= Jacques Gillot (jurist) =

Jacques Gillot (1550? – 1619) was a French priest and jurist, and reputed author, a Gallican opponent of the Society of Jesus.

Gillot was a councillor-clerk of the Parlement of Paris, and also a canon of the Sainte-Chapelle. He was notorious for associating with freethinkers; the Queen called him "the Lutheran priest". He was also Dean of Langres Cathedral.

One work where Gillot's part is attested is Satyre Ménippée de la vertu du catholicon d'Espagne et de la tenue des éstats de Paris (1599) Gillot was a reputed collaborator in the Satire Ménippée. The other authors are given as: Pierre Leroy (a canon of Rouen), Pierre Pithou, Nicolas Rapin, Florent Chretien, and Jean Passerat.

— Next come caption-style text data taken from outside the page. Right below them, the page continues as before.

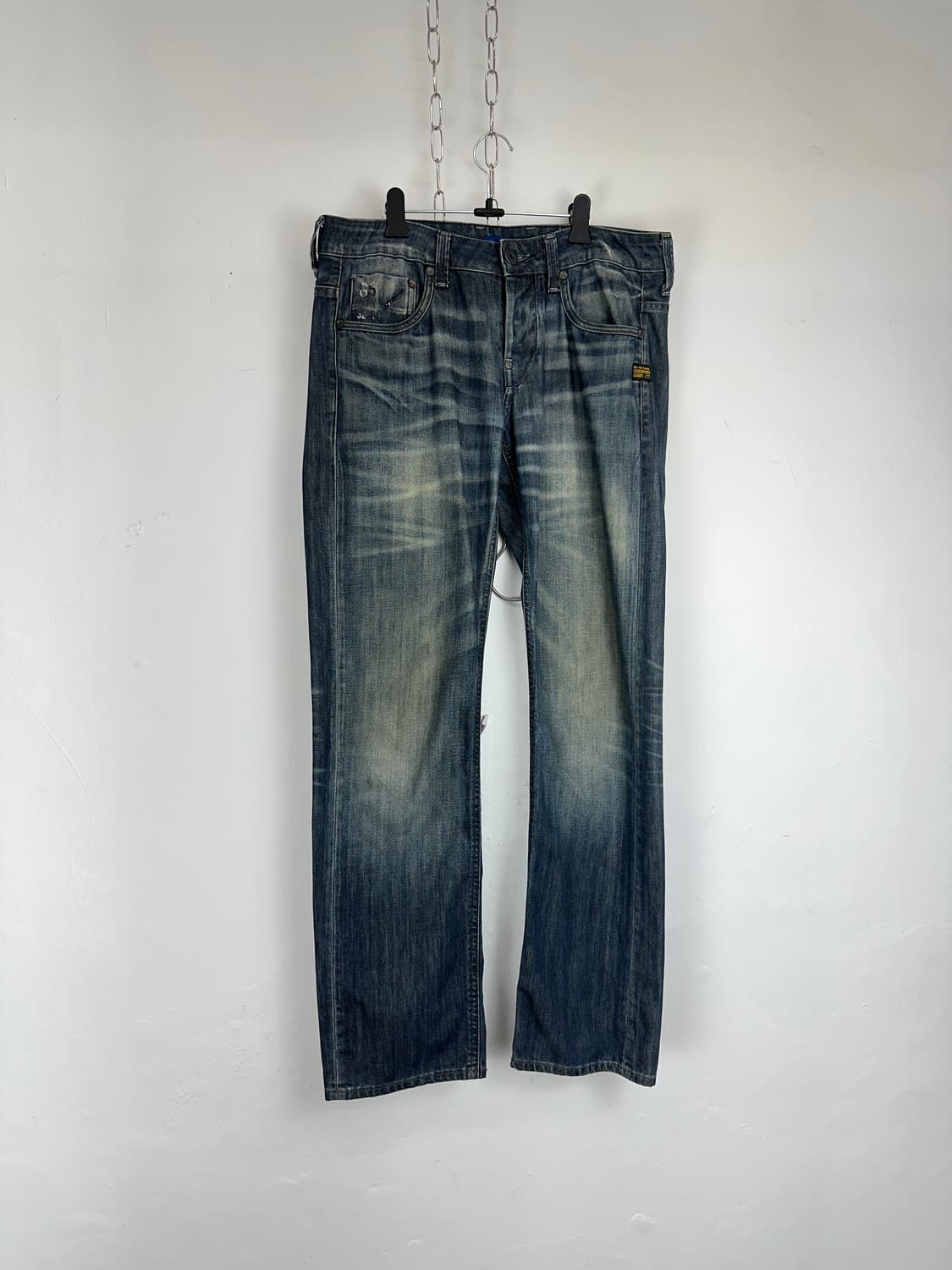 G-Star Raw Attacc Low Straight Wash Deni 상품이미지4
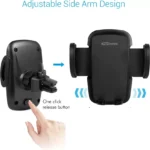 Portronics CLAMP X Car Mobile Holder For Clip (Z-Black) - Image 4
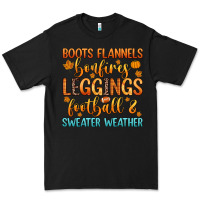 Black boots flannels bonfires leggins football Premium Tee - Zillion Design Studio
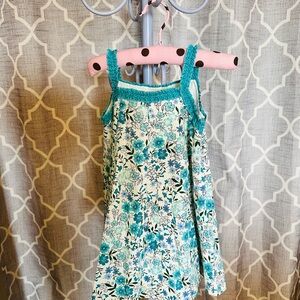# 243 Brand new NICHOLAS Bears Teal and Cream Dress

The Vita Calvini of Jean Papire Masson was often incorrectly attributed to Gillot in the 17th century. The Traictez des droicts et libertez de L'Eglise gallicane (1609) is traditionally attributed to Gillot, but on unclear grounds.

Gillot was a correspondent of Paolo Sarpi, and was one of the anti-Jesuit circle that circulated the unlikely story of Pierre Coton and the questions he had supposedly prepared to ask an exorcised spirit. Others in his correspondence network were Isaac Casaubon and Joseph Scaliger.